Every therapy session is unique and caters to each individual and their specific goals. It is typical for therapists to discuss the primary issues and concerns in your life during therapy sessions. It is common to schedule a series of weekly sessions, where each session lasts around fifty minutes. Therapy can be short-term, focusing on a specific issue, or longer-term, addressing more complex issues or ongoing personal growth. There may be times when you are asked to take certain actions outside of the therapy sessions, such as reading a relevant book or keeping records to track certain behaviors. It is important to engage the process of what has been discussed and integrate it into your life between sessions. For therapy to be most effective you must be an active participant, both during and between the sessions. People seeking psychotherapy are generally more willing to take ownership for their life experience as well as responsibility for their actions. They put in effort to make themselves available/willing to work towards self-change, and to create greater awareness in their lives including the dimensions of their strengths and successes. Here are some things you can expect out of therapy:
- Compassion, respect, and understanding
- Perspectives to illuminate persistent patterns and negative feelings
- Real strategies for enacting positive change
Effective and proven techniques along with practical guidance
- Support and acceptance regarding the human condition and the challenges of being human in the 21st century
Is medication a substitute for therapy?
In some cases a combination of medication and therapy is the most prudent course of action. Working with your medical doctor you can determine what's best for you. It is well established that the long-term solution to mental and emotional problems and the pain they cause cannot be solved solely by medication.

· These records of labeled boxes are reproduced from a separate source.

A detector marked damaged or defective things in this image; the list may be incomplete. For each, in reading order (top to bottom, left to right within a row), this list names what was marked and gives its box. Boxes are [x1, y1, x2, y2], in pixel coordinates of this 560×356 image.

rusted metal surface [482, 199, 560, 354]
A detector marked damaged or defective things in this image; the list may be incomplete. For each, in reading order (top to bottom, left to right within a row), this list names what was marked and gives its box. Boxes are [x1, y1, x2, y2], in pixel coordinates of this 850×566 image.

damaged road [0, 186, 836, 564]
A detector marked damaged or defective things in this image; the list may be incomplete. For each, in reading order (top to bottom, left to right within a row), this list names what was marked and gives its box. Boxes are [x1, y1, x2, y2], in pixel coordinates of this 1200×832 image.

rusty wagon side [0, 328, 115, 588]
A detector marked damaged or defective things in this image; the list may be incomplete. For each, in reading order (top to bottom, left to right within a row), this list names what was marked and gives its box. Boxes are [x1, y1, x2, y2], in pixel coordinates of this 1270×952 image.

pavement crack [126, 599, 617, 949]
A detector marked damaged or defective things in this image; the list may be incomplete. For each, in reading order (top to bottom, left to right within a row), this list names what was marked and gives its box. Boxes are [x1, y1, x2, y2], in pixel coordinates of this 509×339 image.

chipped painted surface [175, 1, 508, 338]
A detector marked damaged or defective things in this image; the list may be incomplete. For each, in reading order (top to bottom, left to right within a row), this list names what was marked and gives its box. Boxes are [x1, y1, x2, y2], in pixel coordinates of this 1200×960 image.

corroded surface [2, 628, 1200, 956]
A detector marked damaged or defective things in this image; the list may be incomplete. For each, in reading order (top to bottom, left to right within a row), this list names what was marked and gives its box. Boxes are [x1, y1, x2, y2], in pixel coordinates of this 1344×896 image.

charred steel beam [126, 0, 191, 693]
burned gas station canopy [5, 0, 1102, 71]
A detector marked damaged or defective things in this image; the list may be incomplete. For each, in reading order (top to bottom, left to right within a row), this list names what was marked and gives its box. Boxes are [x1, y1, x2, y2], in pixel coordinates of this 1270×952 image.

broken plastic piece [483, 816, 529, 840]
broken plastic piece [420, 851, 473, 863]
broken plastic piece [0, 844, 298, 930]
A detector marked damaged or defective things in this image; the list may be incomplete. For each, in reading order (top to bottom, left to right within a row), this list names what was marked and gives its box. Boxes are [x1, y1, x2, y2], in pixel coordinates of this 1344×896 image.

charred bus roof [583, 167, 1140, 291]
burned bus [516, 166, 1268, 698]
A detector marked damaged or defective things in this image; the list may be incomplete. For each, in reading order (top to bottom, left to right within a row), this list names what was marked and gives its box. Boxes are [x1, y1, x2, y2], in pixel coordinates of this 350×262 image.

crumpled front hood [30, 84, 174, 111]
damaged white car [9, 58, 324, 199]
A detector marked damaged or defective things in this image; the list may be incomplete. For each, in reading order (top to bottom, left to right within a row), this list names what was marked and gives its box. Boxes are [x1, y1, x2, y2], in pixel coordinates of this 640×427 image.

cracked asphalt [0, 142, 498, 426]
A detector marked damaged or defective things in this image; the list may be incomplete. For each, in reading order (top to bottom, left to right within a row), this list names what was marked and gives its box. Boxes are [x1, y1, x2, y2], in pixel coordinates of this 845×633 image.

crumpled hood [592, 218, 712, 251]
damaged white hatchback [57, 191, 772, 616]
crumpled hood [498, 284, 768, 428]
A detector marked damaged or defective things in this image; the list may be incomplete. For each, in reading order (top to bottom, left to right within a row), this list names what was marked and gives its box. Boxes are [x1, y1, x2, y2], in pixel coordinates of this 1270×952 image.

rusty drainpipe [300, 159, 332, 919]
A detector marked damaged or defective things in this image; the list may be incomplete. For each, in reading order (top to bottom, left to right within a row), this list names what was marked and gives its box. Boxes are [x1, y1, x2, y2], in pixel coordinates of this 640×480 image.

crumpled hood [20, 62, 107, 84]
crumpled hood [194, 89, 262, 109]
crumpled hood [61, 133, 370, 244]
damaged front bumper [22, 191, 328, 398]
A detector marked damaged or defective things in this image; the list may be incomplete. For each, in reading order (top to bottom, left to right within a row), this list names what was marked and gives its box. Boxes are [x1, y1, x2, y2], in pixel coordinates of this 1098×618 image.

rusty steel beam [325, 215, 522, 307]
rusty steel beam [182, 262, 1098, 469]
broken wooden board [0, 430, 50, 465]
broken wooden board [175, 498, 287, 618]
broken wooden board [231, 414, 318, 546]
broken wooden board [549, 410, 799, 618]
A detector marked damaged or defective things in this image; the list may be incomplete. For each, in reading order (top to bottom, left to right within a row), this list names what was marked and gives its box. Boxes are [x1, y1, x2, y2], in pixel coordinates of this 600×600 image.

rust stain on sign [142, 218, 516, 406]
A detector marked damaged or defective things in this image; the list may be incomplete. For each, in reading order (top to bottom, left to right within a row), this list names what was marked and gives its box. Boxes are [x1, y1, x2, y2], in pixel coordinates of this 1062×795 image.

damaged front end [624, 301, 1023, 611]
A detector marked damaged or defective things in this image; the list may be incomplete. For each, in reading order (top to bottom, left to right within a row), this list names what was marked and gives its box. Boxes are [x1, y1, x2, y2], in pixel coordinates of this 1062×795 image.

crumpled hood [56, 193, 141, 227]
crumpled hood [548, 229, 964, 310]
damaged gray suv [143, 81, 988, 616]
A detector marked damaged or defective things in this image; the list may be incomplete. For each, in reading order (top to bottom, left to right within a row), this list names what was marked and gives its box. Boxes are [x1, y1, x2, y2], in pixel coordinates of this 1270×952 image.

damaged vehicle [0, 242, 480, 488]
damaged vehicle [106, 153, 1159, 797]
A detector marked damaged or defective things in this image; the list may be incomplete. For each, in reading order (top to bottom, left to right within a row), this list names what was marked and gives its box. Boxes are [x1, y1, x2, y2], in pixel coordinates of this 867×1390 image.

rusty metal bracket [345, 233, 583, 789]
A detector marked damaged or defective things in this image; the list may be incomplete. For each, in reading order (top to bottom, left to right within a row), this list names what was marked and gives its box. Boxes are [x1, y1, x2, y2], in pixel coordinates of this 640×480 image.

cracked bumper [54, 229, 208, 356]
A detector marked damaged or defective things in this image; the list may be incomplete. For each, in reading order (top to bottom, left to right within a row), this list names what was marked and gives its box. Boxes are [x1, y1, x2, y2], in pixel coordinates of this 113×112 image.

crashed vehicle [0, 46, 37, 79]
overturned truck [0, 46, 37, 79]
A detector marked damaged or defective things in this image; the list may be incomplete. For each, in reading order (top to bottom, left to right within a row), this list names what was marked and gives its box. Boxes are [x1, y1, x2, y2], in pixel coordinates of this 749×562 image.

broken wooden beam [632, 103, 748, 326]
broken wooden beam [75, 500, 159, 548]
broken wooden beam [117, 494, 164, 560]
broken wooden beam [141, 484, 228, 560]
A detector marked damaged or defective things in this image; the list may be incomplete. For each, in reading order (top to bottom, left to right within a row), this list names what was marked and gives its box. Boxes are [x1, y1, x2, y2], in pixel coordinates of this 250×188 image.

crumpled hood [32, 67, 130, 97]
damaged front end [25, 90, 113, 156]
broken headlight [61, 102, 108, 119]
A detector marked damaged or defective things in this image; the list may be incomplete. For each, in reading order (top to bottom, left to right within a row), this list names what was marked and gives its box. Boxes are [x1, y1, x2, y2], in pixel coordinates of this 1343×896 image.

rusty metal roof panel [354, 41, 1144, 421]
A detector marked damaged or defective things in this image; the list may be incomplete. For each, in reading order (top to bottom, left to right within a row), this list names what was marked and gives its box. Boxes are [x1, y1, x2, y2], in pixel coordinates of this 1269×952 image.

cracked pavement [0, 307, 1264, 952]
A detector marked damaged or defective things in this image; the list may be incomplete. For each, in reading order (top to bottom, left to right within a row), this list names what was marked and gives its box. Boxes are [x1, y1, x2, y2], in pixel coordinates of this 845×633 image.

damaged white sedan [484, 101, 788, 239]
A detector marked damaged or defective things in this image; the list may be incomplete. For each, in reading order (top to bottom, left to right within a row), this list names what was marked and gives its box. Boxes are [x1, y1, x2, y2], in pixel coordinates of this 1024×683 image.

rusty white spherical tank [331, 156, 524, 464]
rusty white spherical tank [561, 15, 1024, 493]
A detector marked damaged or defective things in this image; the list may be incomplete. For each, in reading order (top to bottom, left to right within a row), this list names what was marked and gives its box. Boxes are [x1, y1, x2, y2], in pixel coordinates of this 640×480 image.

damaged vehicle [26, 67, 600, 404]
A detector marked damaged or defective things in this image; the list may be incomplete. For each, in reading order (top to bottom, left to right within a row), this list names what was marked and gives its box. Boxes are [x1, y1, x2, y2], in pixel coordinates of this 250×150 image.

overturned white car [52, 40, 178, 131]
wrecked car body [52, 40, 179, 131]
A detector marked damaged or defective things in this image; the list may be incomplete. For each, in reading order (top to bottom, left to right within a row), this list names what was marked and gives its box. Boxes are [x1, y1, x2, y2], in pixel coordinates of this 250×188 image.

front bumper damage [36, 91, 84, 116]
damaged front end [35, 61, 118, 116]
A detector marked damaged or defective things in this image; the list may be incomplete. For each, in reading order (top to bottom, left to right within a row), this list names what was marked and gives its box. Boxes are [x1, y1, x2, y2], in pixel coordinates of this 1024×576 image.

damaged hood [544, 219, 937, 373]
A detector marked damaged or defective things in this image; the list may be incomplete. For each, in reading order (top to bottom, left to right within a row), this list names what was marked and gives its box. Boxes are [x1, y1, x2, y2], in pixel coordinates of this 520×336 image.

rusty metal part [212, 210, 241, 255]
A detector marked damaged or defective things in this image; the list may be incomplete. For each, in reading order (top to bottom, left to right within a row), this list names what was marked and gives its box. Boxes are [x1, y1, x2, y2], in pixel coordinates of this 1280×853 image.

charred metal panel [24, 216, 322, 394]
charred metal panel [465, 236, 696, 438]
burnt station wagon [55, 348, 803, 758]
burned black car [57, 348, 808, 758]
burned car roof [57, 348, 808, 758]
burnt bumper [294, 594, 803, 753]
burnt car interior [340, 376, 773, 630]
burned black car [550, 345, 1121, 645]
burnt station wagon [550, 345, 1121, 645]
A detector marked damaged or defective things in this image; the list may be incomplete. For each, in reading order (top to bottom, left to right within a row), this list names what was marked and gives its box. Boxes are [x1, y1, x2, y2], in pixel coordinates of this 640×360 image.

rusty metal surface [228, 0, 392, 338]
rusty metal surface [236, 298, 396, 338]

Instead of just treating the symptom, therapy addresses the cause of our distress and the behavior patterns that curb our progress. You can best achieve sustainable growth and a greater sense of well-being with an integrative approach to wellness.
Is therapy confidential?
In general, the law protects the confidentiality of all communications between a client and psychotherapist. No information is disclosed without prior written permission from the client.
However, there are some exceptions required by law to this rule. Exceptions include:
- Suspected child abuse or dependant adult or elder abuse. The therapist is required to report this to the appropriate authorities immediately.
- If a client is threatening serious bodily harm to another person. The therapist is required to notify the police.
- If a client intends to harm himself or herself. The therapist will make every effort to work with the individual to ensure their safety. However, if an individual does not cooperate, additional measures may need to be taken to keep them safe.